The expected output is an exact copy of the lines from the one containing "this 1004×669 image." through the final line of the entries below, with no images.

### [MATERIAL PROVIDED]
....

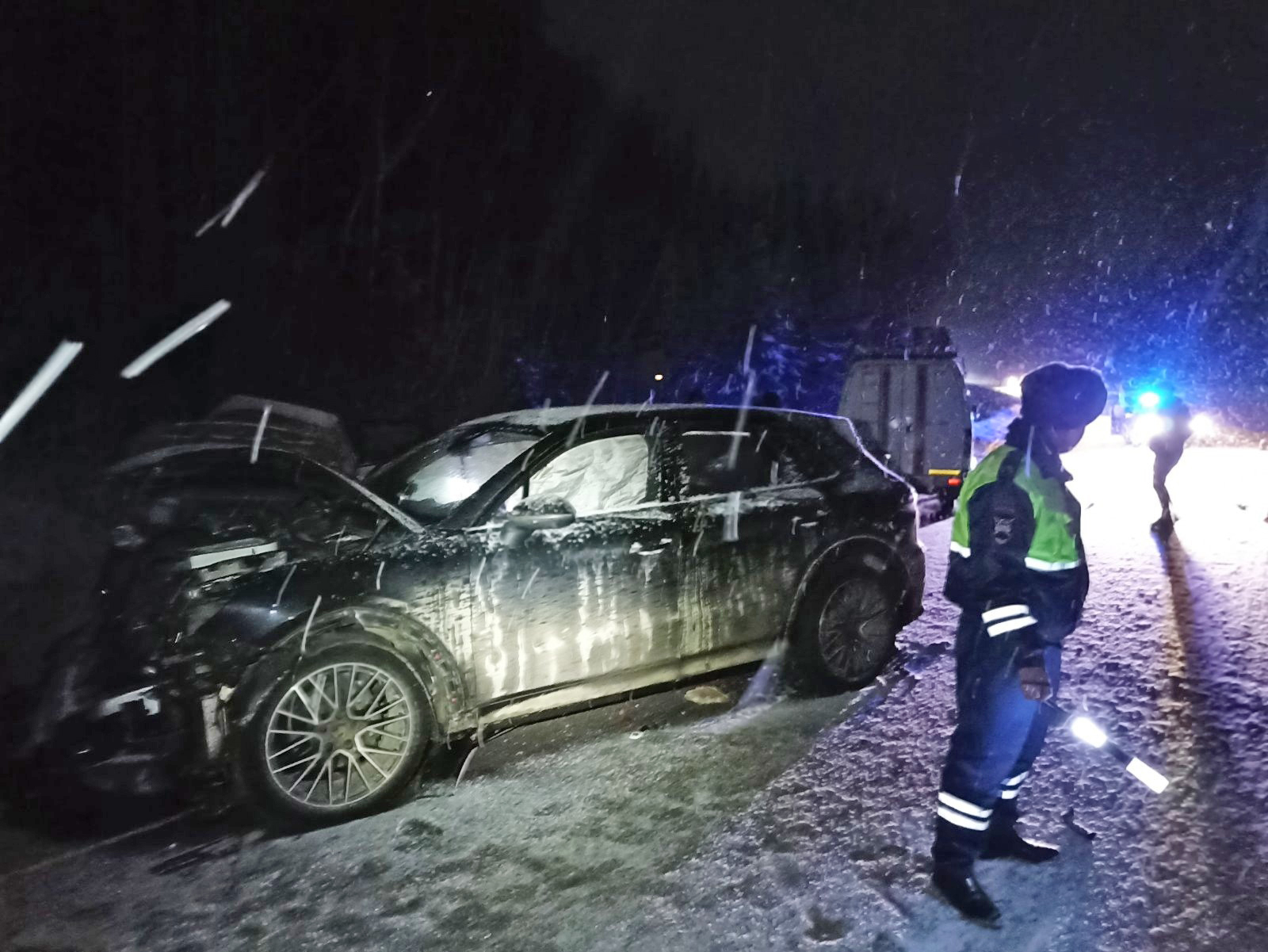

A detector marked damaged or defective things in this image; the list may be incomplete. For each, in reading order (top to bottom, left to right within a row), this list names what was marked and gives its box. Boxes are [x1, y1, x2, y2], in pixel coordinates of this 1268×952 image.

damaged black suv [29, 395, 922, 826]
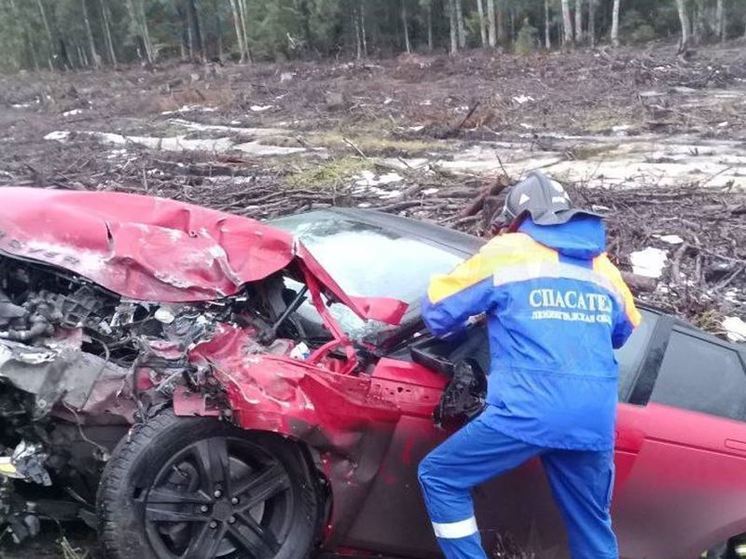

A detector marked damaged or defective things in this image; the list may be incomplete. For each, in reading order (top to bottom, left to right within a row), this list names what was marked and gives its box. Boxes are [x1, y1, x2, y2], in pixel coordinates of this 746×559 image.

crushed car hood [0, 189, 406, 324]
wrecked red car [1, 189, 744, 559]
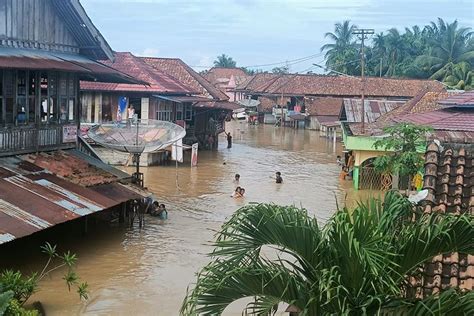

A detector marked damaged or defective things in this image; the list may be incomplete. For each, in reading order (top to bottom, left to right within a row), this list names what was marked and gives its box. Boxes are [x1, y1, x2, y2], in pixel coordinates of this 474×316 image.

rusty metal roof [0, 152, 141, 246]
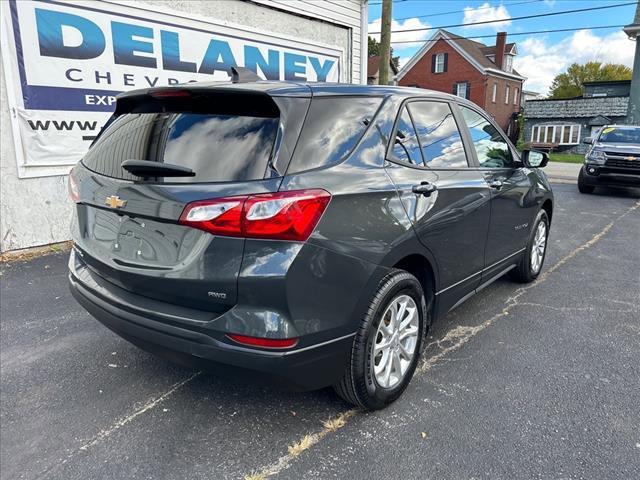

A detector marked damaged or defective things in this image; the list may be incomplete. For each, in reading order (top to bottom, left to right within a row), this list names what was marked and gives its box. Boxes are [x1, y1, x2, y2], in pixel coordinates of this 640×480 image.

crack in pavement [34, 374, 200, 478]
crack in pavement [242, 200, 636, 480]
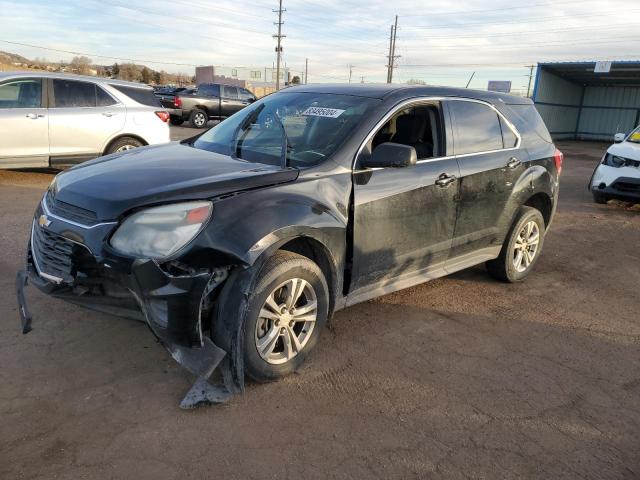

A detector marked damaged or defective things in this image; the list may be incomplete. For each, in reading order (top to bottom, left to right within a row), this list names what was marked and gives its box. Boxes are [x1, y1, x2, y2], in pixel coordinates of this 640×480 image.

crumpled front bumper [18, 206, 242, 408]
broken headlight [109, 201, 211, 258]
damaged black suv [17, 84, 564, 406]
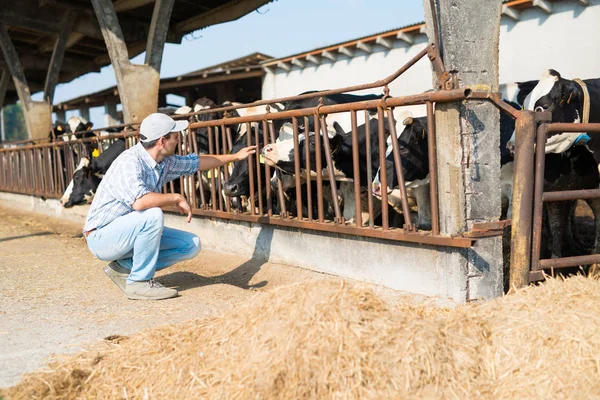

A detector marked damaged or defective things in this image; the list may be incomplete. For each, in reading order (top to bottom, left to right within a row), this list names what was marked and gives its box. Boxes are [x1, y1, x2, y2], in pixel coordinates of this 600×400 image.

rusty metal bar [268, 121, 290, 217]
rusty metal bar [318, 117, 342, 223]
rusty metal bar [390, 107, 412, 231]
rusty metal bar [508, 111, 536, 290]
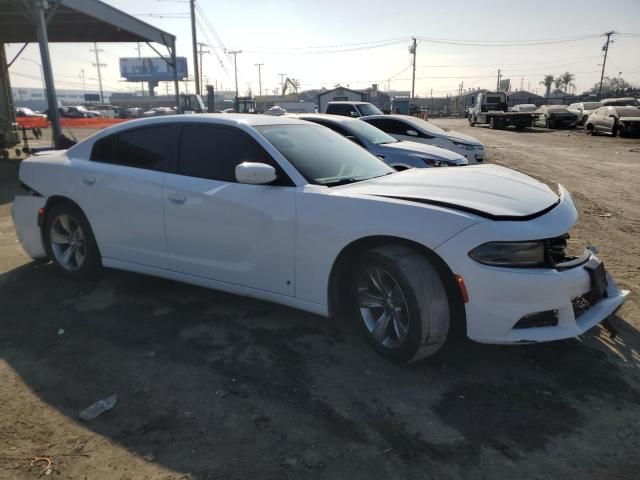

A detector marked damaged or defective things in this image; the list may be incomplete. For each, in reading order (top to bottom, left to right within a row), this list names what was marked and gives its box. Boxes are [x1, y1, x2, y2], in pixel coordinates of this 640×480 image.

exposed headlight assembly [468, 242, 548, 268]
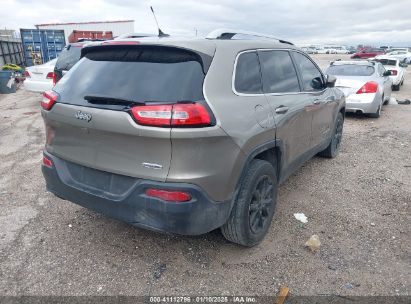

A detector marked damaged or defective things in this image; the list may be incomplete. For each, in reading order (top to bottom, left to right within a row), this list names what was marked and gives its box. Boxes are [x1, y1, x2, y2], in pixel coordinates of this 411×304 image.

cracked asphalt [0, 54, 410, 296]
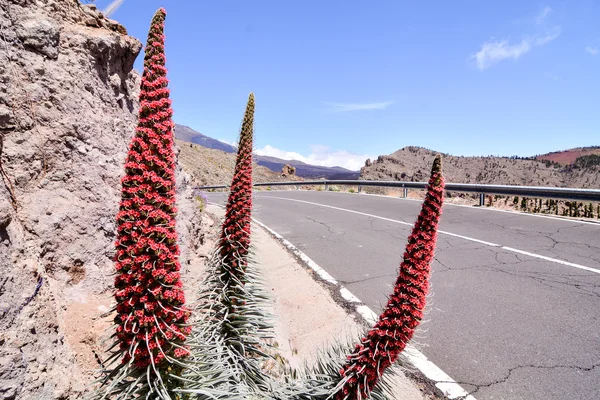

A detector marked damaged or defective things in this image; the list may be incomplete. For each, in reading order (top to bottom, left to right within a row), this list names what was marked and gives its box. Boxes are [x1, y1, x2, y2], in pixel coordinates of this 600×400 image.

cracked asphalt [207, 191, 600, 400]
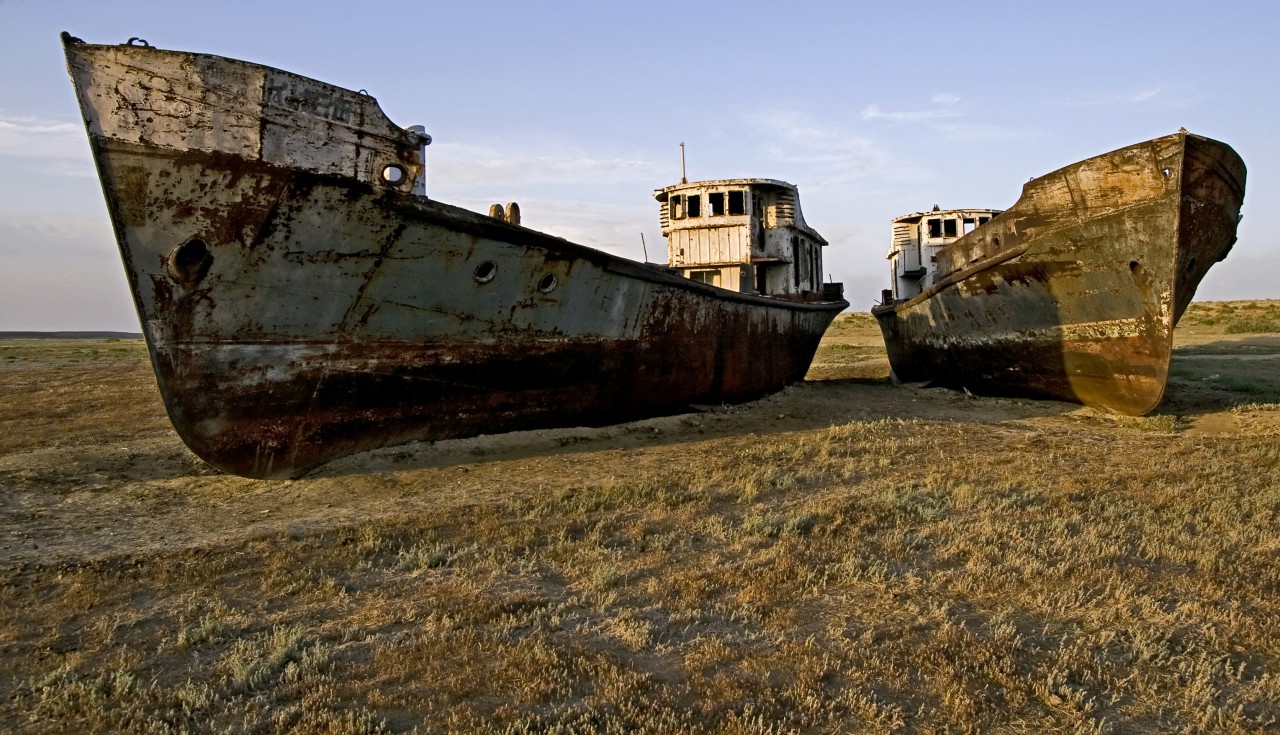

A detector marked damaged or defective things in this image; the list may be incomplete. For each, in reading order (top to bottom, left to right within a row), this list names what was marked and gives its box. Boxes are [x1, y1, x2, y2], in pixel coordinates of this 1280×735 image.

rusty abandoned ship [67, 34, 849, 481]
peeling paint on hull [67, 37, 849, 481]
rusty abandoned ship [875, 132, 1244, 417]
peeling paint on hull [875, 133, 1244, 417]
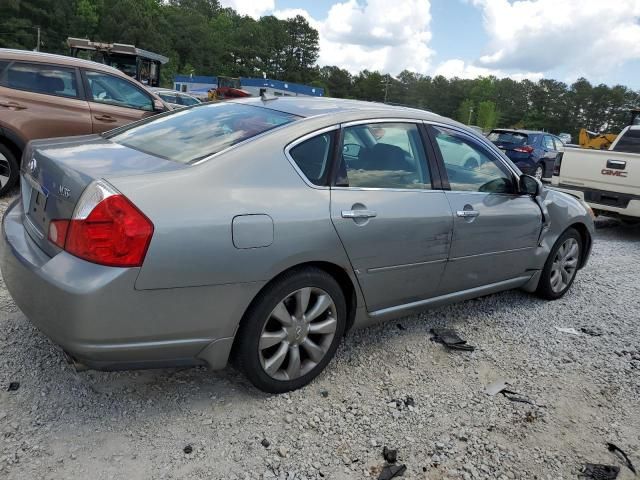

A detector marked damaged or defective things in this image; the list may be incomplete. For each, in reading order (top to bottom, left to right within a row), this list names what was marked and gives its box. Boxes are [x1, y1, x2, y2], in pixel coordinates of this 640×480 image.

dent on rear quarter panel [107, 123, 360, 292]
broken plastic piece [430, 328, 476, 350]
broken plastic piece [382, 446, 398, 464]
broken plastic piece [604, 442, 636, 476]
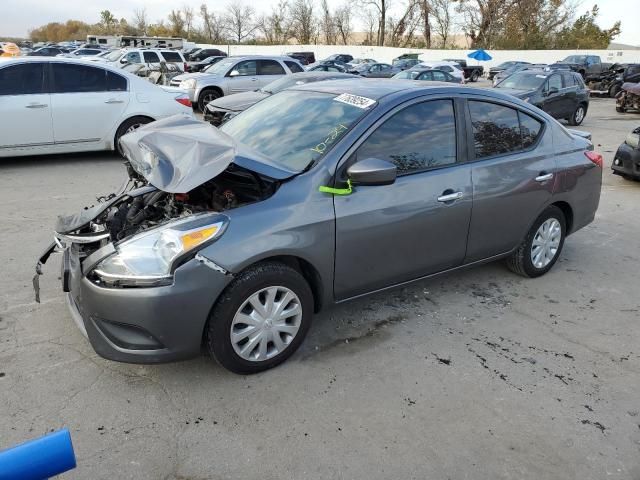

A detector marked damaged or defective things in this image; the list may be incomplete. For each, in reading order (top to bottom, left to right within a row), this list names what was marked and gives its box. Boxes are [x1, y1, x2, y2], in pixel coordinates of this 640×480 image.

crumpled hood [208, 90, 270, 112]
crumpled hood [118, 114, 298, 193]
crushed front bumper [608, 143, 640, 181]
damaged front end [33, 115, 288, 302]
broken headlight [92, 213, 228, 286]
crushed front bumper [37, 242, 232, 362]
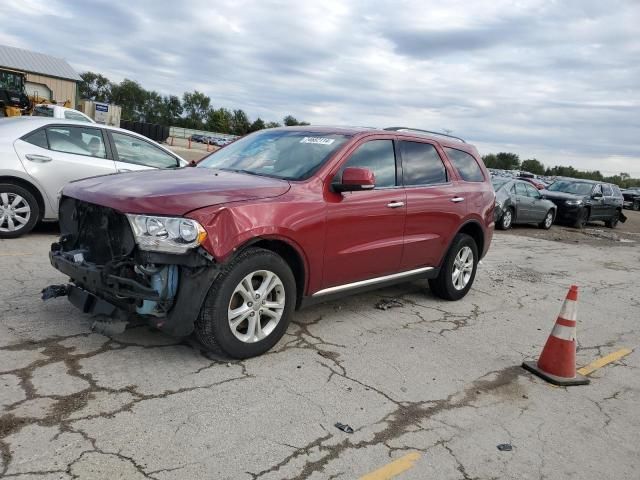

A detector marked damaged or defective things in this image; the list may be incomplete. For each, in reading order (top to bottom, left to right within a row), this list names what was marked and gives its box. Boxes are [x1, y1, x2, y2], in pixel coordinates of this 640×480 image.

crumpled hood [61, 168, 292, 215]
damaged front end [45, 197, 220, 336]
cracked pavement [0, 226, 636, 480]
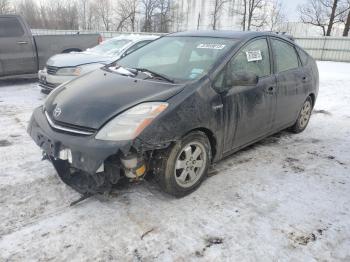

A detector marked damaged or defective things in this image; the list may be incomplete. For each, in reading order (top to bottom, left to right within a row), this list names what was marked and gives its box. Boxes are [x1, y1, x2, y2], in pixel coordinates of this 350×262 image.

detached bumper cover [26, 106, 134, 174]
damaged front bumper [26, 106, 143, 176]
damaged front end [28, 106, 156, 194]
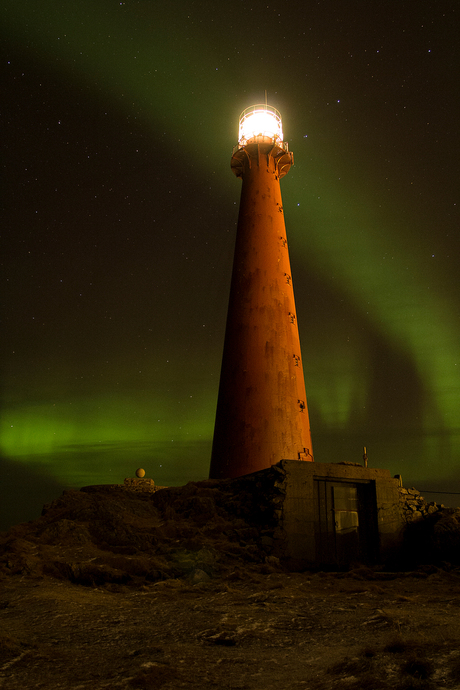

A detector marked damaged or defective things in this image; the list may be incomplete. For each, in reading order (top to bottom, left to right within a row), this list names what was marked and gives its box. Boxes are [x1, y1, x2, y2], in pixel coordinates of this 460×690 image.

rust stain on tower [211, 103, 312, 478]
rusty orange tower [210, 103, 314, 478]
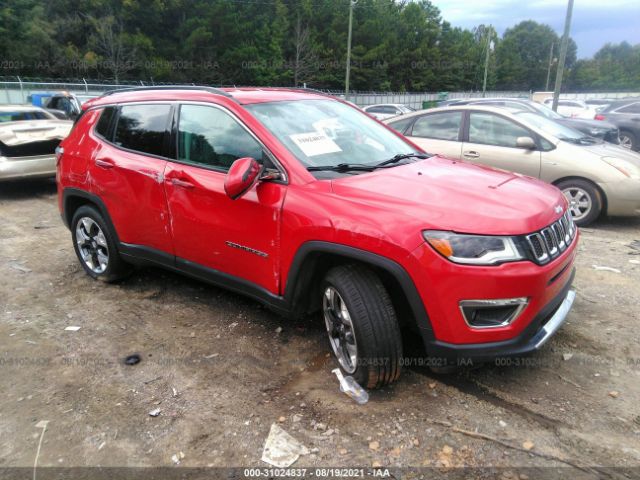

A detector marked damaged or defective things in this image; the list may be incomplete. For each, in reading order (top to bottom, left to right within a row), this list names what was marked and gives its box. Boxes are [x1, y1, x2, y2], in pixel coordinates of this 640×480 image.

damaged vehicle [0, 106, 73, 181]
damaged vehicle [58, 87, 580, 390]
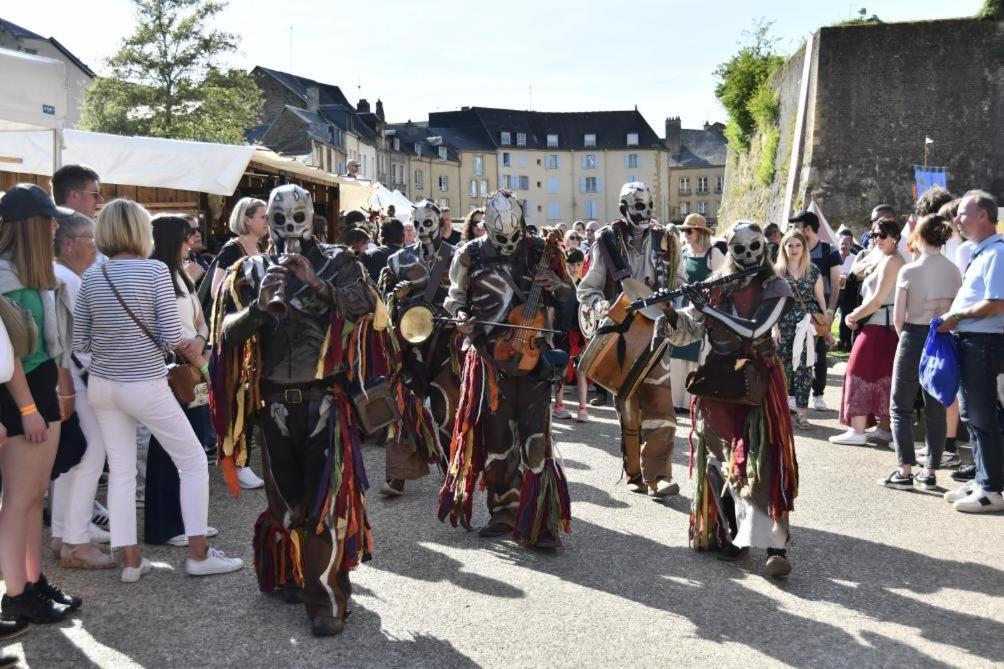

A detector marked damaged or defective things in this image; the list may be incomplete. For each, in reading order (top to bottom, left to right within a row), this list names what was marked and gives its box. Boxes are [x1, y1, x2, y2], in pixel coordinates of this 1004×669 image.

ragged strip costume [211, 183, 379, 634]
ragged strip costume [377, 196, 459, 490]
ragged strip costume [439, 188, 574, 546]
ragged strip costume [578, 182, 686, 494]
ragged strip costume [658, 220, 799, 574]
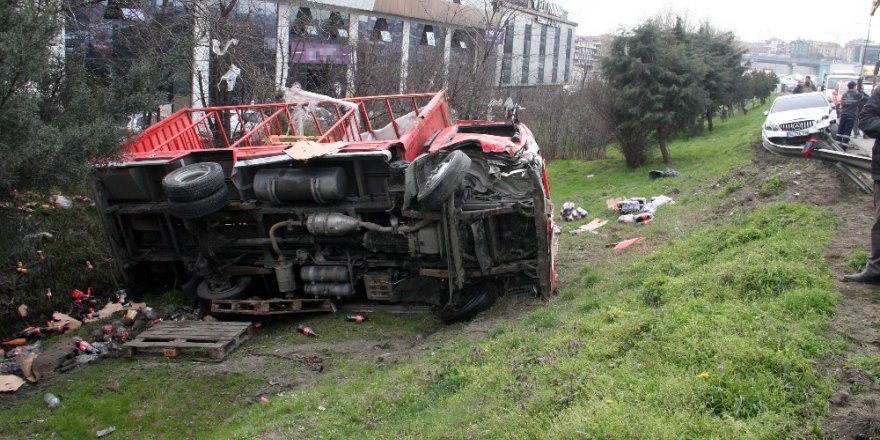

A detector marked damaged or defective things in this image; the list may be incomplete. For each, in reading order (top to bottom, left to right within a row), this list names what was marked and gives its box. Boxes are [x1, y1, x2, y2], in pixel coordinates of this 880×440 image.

....

### [SOLUTION TO THE PROBLEM]
A detector marked damaged or defective things in this image; the list may be incomplete. For each, in reading order (top to bottom, left to right within a row), this list names what was marked and gives its box. Boxes are [x1, y1, x2, y2], in pixel coordinates of this 1004×669 image.

ragged strip costume [211, 183, 379, 634]
ragged strip costume [377, 196, 459, 490]
ragged strip costume [439, 188, 574, 546]
ragged strip costume [578, 182, 686, 494]
ragged strip costume [658, 220, 799, 574]

A detector marked damaged or defective things in this image; the list may be incomplete. For each, in reading order (top to bottom, left to right within a row), this list names what was marked and gives its box. Boxes are [x1, y1, x2, y2], in pixel coordinates of this 880×440 image.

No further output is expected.